Package 'qbaconfound'

Title: Monte Carlo Quantitative Bias Analysis for Unmeasured Confounding
Description: A flexible Monte Carlo quantitative bias analysis (QBA) for unmeasured confounding in observational studies, as described in Hughes et al. The substantive analysis may be a generalised linear model or a Cox proportional hazards model with a binary, continuous, or categorical exposure and measured confounders. The method allows for one or more binary or continuous unmeasured confounders that may be correlated with the measured confounders. Informative priors for a small number of bias parameters encode external information about the unmeasured confounders.
Authors: Tom Palmer [aut, cre] (ORCID: <https://orcid.org/0000-0003-4655-4511>, ROR: <https://ror.org/0524sp257>), Emily Kawabata [aut] (ORCID: <https://orcid.org/0000-0003-4178-5513>), Rachael Hughes [aut] (ORCID: <https://orcid.org/0000-0003-0766-1410>)
Maintainer: Tom Palmer <[email protected]>
License: MIT + file LICENSE
Version: 0.0.0.9000
Built: 2026-05-26 14:59:28 UTC
Source: https://github.com/remlapmot/qbaconfound

Help Index


Monte Carlo quantitative bias analysis for unmeasured confounding

Description

Conducts the flexible Monte Carlo quantitative bias analysis (QBA) for unmeasured confounding of Hughes et al. Given a naive analysis model (which omits one or more unmeasured confounders) and informative priors for a small number of bias parameters, the function returns a bias-adjusted estimate of the exposure effect together with an interval that accounts for both the unmeasured confounding and sampling variability.

Usage

qbaconfound(
  formula,
  data,
  exposure = NULL,
  confounders,
  family = stats::gaussian(),
  reps = 1000L,
  sampling_error = TRUE,
  seed = NULL
)

Arguments

formula

The naive analysis model, e.g. y ~ x + c1 + c2 for a GLM or Surv(time, status) ~ x + c1 for a Cox model. The unmeasured confounders are not included in formula.

data

A data frame containing the outcome, exposure, and measured confounders.

exposure

Character vector naming the exposure term(s) in formula whose effect is of interest. Defaults to the first term on the right-hand side.

confounders

A single u_continuous()/u_binary() object, or a list of them, describing the unmeasured confounder(s).

family

The outcome model family: a stats::glm() family object, a family name, or "cox" for a Cox proportional hazards model. Ignored (and inferred as Cox) when the response is a survival::Surv() call.

reps

Number of Monte Carlo replications.

sampling_error

Logical; if TRUE (the default) Monte Carlo sampling error is incorporated at step 4 above. Set to FALSE to obtain the distribution of bias-adjusted point estimates without sampling error.

seed

Optional integer seed for reproducibility.

Details

The substantive analysis may be a generalised linear model (any stats::glm() family) or a Cox proportional hazards model. Survival outcomes are detected automatically when the left-hand side of formula is a survival::Surv() call, or family can be set to "cox".

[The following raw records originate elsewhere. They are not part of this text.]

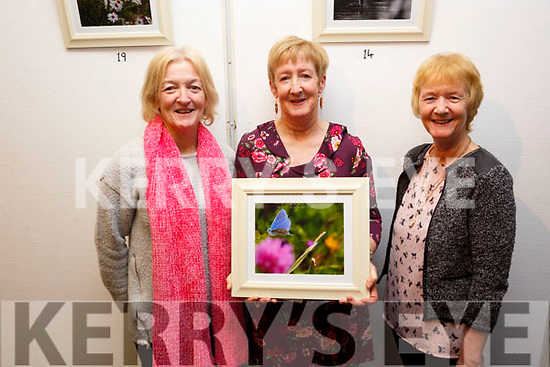 Catherine Dolan at her Photographic Exhibition in the Tralee Library on Tuesday night, where the proceeds of the event went to theTralee/West Kerry Multiple Sclerosis branch. L-r, Jackie Linnane, Catherine Dolan and Veronica Curtain as Catherine displays her favourite photo, The Common Blue Butterfly, My Beauty.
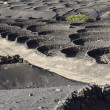 Plants are growing in volcanic lapilli , Lanzarote. — Stock Photo #9830536
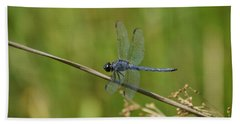 Beach Sheet featuring the photograph Dragonfly by Heidi Poulin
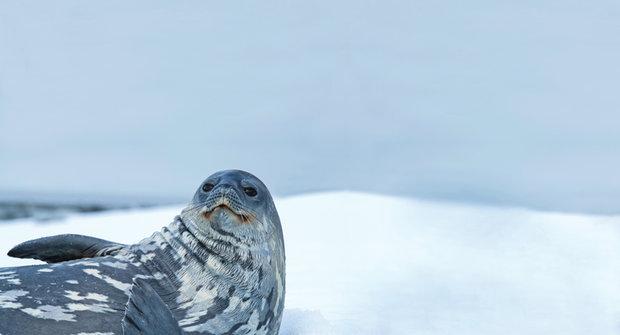 Ultrazvuk pod ledem odhalil Hvězdné války mezi tuleni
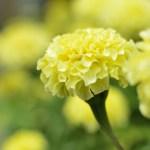淡い色のかわいいマリーゴールドもあるよ! マリーゴールドの特徴、花言葉、種類、育て方まで詳しくご紹介!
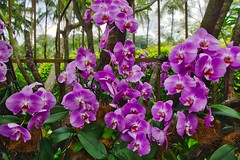 Orchids in the National Orchid Garden of Singapore (UweBKK (α 77 on )) Tags: national orchid garden flowers bloom purple plant flora singapore southeast asia sony alpha 77 slt dslr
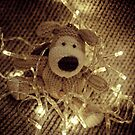 Boofle has gotten into a bit of a tangle by fotozo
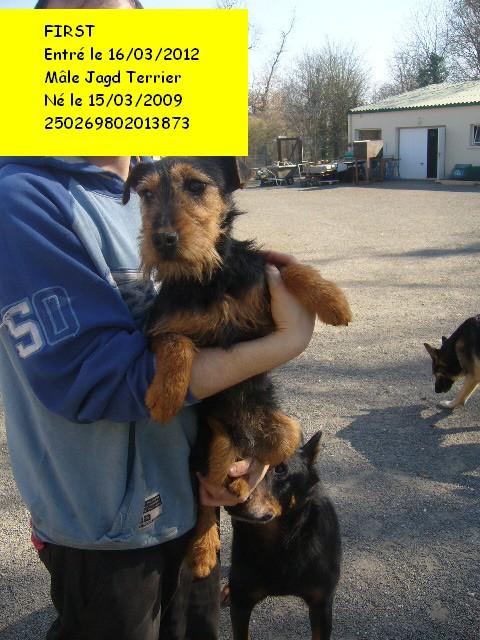 FIRST Jagd Terrier 250269802013873 First110
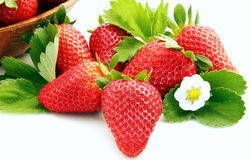 Strawberries with flower. On the white background Stock Images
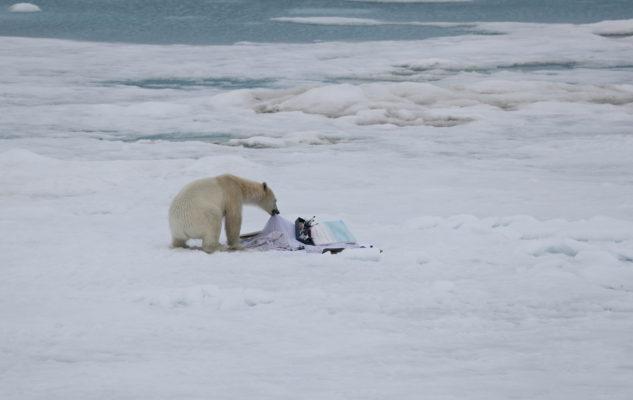Ein Eisbär zu Besuch im Atelier
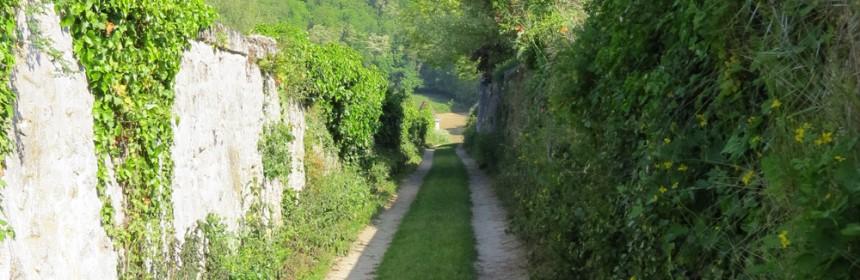promenade à Bucy-le-long
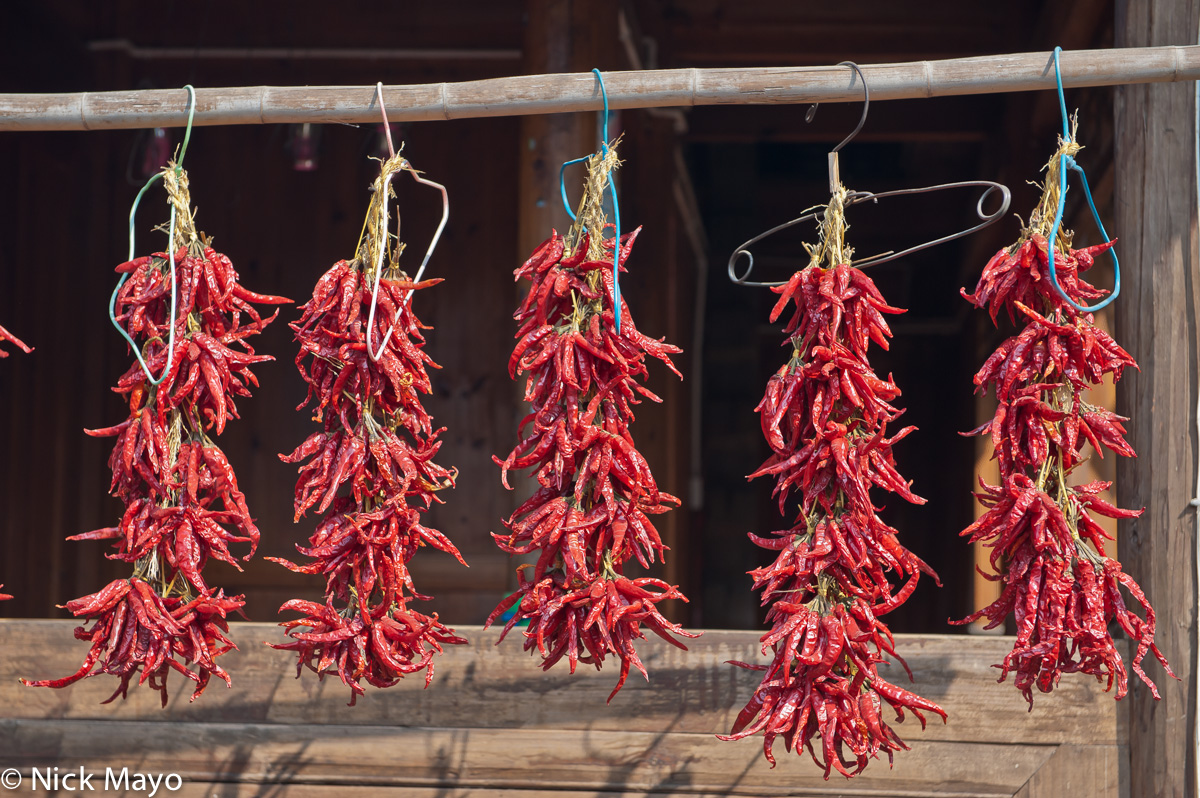 Chilli,China,Guizhou, photo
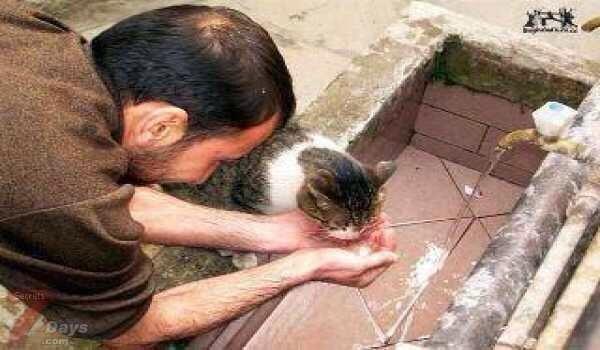Кошка пьет воду для омовений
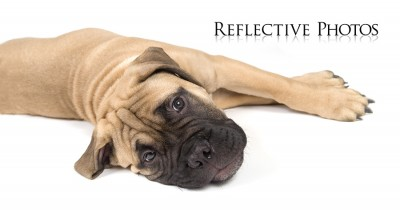 A bullmastiff puppy laying down on a white background.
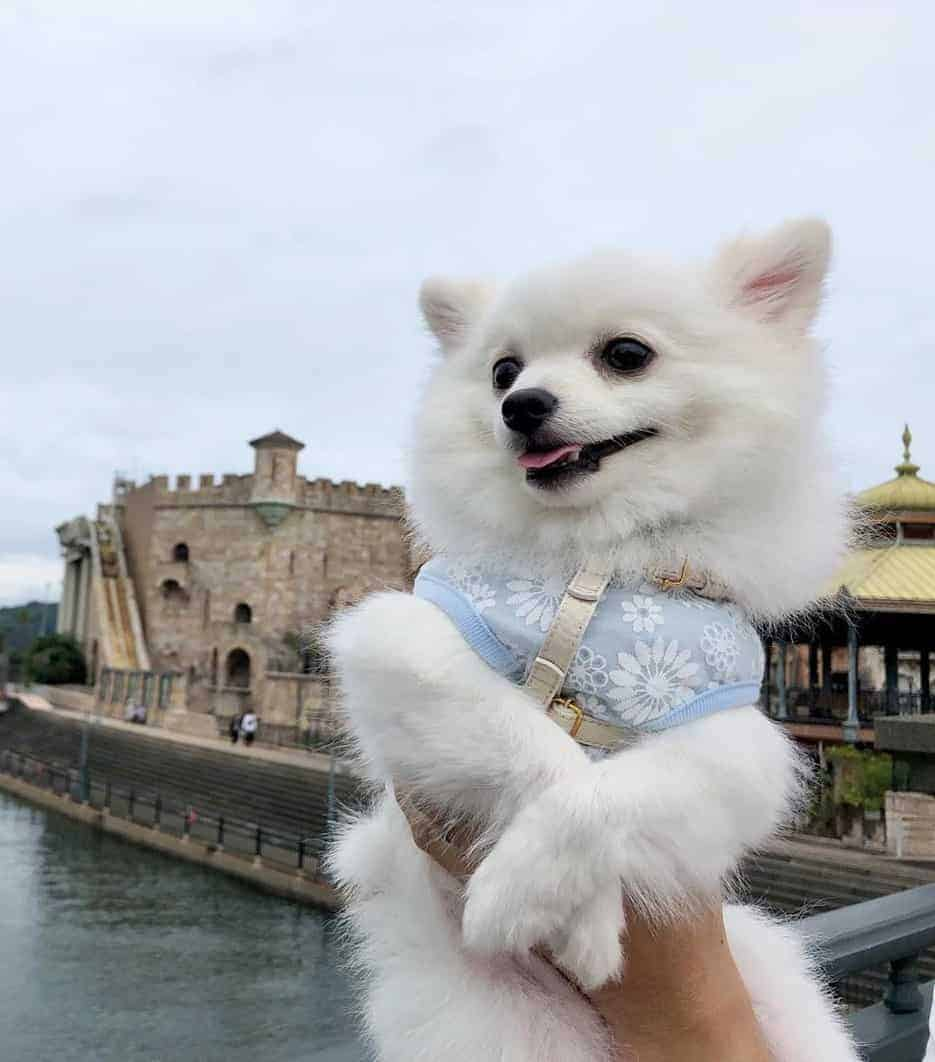 Cute white Pomeranian lifted by his owner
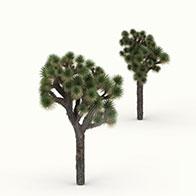 3D短叶丝兰模型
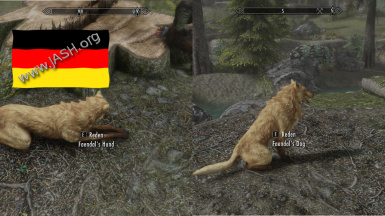 Dogs of Skyrim   Faendals Hund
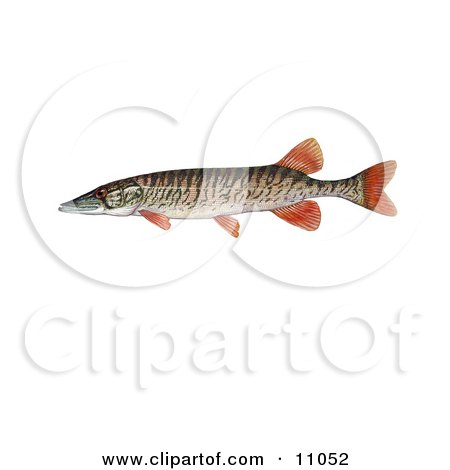 Clipart Illustration of a Redfin Pickerel Fish (Esox americanus americanus) by JVPD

Each Monte Carlo replication (see Hughes et al., section 2.4):

  1. draws a value for every bias parameter from its prior (the priors are specified through u_continuous() / u_binary());

  2. simulates a proxy for each unmeasured confounder as a function of the exposure only (a continuous proxy from a normal model, a binary proxy from a Bernoulli model whose intercept reproduces the drawn prevalence);

  3. refits the outcome model including the simulated proxies, with their coefficients fixed to the drawn values (implemented as a model offset), and reads off the exposure coefficient and its standard error;

  4. adds Monte Carlo sampling error by drawing the bias-adjusted estimate from a normal distribution centred on that coefficient.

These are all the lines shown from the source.